Ogoh-ogoh merupakan replika anyaman boneka terbuat dari bamboo yang umumnya berbentuk Bhuta Kala (raksasa sebagai simbol hal-hal yang buruk), cerita dalam kisah Mahabrata , ataupun cerita para Dewa-Dewi dalam Mitologi Kepercayaan Agama Hindu. Ogoh-ogoh yang sudah dihias ini diarak mengelilingi Patung Catur Muka sambil diiringi musik gamelan khas Bali.
Ukuran Ogoh-ogoh yang dibuat oleh pemuda-pemudi Banjar ukurannya beragam dari yang super besar hingga minimalis. Kehadiran pawai Ogoh-Ogoh menjadi daya tarik tersendiri bagi wisatawan yang ingin menikmati hari Raya Nyepi di Bali.

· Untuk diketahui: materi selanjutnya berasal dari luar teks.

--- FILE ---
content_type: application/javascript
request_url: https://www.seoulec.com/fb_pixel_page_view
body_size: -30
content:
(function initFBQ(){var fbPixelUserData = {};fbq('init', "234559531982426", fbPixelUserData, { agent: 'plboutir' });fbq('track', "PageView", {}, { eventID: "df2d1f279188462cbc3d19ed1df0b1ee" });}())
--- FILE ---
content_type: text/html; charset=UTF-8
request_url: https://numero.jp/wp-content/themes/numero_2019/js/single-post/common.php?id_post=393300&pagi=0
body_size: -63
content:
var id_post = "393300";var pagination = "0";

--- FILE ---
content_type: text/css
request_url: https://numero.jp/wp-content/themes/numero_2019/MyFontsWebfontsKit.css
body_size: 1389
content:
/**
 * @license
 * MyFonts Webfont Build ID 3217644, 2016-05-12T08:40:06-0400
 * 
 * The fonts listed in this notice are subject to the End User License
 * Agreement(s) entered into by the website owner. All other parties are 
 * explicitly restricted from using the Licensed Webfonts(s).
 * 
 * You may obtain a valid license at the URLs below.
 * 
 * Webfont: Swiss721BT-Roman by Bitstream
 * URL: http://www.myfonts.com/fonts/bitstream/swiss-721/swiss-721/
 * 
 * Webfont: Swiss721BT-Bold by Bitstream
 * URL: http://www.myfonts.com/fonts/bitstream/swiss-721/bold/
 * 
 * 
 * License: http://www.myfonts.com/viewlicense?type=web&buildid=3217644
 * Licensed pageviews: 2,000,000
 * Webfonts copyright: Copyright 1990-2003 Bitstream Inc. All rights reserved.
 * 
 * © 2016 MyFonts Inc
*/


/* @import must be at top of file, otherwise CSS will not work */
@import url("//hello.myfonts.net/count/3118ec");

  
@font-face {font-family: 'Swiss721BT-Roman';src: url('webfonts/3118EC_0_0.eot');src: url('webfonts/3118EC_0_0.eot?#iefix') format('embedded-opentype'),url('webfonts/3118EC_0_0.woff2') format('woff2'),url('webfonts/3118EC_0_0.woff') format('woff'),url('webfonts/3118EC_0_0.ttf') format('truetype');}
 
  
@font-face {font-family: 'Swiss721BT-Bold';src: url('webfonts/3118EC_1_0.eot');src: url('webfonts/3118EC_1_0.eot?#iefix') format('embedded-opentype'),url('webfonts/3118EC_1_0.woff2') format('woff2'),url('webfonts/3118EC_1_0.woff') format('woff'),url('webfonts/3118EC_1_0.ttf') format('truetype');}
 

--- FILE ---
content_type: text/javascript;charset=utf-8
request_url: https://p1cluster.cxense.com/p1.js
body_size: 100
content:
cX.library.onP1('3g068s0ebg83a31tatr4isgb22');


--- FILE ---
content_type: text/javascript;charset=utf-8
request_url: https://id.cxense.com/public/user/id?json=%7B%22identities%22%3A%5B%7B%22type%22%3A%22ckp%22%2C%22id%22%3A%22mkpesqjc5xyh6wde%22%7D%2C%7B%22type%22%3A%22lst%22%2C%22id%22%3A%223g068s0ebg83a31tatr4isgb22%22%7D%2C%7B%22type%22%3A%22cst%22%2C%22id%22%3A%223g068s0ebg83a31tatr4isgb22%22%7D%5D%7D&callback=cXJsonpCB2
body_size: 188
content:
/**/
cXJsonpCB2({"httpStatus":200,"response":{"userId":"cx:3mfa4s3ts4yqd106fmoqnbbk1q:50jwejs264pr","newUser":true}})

Kesempatan setahun sekali tersebut banyak dimanfaatkan warga di Kota Denpasar dan para wisatawan mancanegara untuk mengabadikan momen pawai Ogoh-Ogoh.Â
Tangan-tangan kreatif para pemuda di Denpasar yang tergabung dalam Sekaa Banjar mampu menciptakan ogoh-ogoh seperti nampak hidup. Sejumlah pengunjung nampak riuh bertepuk tangan manakala sekumpulan pemuda banjar memutar ogoh-ogoh dengan kecepatan maksimal.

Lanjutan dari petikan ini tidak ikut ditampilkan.